秩序守る黒服

「社会維持局の刀根と申します」

「これはどうもご丁寧に」


 店を出た俺たちを待っていたのは大型トラックの荷台を改造した指揮通信車だった。長さ九メートル、幅二.五メートル、高さ二メートル超という広い荷台の中には最新鋭の通信設備が詰め込まれ、女性オペレーター二人が矢継ぎ早に届く情報を処理していた。

 警察が潜入捜査とかに使う偽装車両のようなものだろうか。


 緊迫感漂う車内で刀根と名乗ったオールバックの男から名刺を受け取り、俺は恐縮する。


「すみません。今日は名刺を持ち合わせておりませんで。サウスクイーンで経理をやっております和泉です」


 それから、渡された名刺をまじまじと見つめ――こいつはシンプルすぎやしないか? と首を傾げた。


 刀根勇雄という名前、そして携帯電話番号。

 それしか情報がないのだ。

 所属も肩書も記載がない。シンプルというよりは、不親切なぐらい真っ白な名刺だった。

 これではここにいるのがどんな人間たちなのか確かめようもない。


「失礼。さきほど、社会維持局と……」


 俺の戸惑いを当たり前と思ったのだろう。刀根勇雄が真面目な顔で補足してくれた。

「日本国におけるソロモン騎士団の協力機関です。総務省社会維持局――騎士殿の輸送や補給、情報操作、各種秘密結社の内偵、アーティファクトの保管と廃棄……その他、超常災害に関わる雑多なことを包括して担っております」

「はあ……しかし、今の総務省にそんな組織は……」

「あるのですよ。我々はどんな法律や通達にもその設立や運営が記載されない超法規的組織です。あらゆる政府系機関に強制力を持ち、ソロモン騎士団の活動をサポートするためだけに存在しています」


 そして刀根勇雄は人当たりのいい笑顔をつくりながらこんなことを言う。

「もちろん魔王召喚者――和泉さんの時も動いておりましたよ」


 そして俺は――もしかして俺がとんとん拍子で信用金庫を退職することになったのって……と、自分の身に起きたことを思い返すのだった。

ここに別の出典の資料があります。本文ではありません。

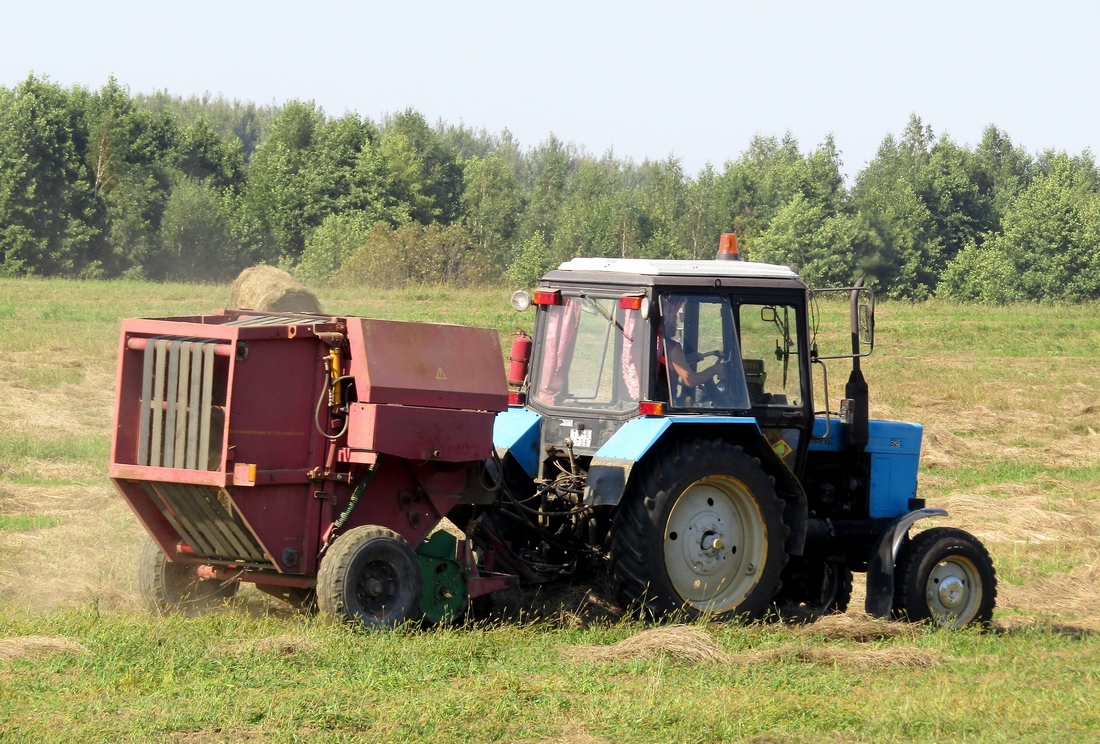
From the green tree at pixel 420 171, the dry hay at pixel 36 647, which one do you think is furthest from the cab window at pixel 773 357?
the green tree at pixel 420 171

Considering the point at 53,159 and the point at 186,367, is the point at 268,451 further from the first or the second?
the point at 53,159

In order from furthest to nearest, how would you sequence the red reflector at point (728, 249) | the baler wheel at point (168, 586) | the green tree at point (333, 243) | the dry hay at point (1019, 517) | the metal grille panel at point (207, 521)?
the green tree at point (333, 243) < the dry hay at point (1019, 517) < the red reflector at point (728, 249) < the baler wheel at point (168, 586) < the metal grille panel at point (207, 521)

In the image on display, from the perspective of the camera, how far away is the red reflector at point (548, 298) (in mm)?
9203

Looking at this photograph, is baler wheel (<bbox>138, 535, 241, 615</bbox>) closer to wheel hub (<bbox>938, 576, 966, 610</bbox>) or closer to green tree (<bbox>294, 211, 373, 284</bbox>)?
wheel hub (<bbox>938, 576, 966, 610</bbox>)

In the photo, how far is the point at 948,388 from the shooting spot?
24.1 m

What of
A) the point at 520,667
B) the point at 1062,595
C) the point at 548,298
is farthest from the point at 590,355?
the point at 1062,595

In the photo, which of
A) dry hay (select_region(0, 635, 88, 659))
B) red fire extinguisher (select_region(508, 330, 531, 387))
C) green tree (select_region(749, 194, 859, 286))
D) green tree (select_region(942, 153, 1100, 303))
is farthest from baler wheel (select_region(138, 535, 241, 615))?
green tree (select_region(942, 153, 1100, 303))

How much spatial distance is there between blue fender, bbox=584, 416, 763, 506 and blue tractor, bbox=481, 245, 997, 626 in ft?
0.04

「まあ、なんとなく……そういうのがあるんだろうなとは、思っていましたが……」

「規模は様々ですが、ほとんどの国家に同様の組織が存在しています。特に古来から超常災害が頻発していた欧州では予算も桁違いだとか」

「総務省が管轄するんですね。こういうのはてっきり警察か防衛省がやるものかと」

「戦前は警察のお仲間だったのですがね。GHQに内務省が解体された際、万が一にでも機能不全を起こしてはならぬと総務省にそのままスライドしたわけです」

「なるほど……」

「なにしろ公にはならない秘密組織ですから、そのような簡素な名刺でご勘弁ください」


 次の瞬間。

「お――」

 俺は、車内を襲った強烈な横Gによろめいた。

 通信設備に思い切り手をついて、女性オペレーターの一人に「すみません」と愛想笑いで頭を下げる。

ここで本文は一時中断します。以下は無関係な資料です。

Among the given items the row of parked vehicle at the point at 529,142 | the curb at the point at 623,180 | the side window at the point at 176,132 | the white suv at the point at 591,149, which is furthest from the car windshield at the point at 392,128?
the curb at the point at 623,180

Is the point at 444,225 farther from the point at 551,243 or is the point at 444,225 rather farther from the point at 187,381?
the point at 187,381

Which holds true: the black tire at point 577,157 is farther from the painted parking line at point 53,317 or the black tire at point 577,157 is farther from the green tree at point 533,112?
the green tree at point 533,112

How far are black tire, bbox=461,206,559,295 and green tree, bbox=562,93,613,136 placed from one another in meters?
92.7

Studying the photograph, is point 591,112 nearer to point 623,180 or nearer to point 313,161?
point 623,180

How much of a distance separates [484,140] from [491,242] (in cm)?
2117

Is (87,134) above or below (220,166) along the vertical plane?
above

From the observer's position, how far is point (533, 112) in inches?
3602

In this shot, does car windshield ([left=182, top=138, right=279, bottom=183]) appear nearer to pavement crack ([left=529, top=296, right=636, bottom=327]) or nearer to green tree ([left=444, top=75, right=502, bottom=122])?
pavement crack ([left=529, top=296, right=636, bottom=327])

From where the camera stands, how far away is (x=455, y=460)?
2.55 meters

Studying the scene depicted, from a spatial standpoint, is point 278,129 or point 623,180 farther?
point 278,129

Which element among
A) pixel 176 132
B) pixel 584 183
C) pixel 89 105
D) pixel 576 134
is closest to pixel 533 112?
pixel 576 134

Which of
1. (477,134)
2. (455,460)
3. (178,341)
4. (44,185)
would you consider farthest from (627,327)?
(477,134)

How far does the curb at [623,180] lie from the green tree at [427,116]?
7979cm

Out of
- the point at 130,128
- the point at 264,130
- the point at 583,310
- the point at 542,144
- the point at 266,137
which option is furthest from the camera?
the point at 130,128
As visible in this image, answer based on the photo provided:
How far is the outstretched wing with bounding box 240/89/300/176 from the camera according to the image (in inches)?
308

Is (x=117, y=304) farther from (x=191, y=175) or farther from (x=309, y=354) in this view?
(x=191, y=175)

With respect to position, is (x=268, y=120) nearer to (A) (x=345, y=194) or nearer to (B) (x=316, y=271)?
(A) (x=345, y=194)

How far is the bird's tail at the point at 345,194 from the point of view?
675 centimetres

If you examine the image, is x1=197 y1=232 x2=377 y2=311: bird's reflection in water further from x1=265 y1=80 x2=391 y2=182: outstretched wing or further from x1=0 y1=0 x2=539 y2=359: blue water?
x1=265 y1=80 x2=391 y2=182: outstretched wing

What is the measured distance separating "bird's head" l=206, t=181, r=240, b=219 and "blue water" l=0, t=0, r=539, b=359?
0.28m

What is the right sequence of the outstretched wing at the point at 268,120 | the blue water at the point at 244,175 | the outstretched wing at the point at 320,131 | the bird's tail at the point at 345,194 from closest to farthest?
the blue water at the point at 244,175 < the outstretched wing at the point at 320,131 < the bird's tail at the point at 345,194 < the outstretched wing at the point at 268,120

 輸送トラックに偽装したこの車は、かなりの速度で走行しているらしい。

 どこに向かっているかはわからない……俺がここにいる理由も……。


「あの。刀根さん――」

 いいかげん何が起きているのか尋ねようとした瞬間だ。


「――それで? 現状は?」

 荷台の奥にかかっていた黒カーテンがいきなり開け放たれ、白マントの少女が現れた。


 少女はフードを目深に被っており顔は見えなかったが……俺は思わず懐かしさを感じてしまう。いつかの時、『女の悪霊』から俺を救ってくれた少女騎士……ソロモン騎士としての冴月晶がそこにいた。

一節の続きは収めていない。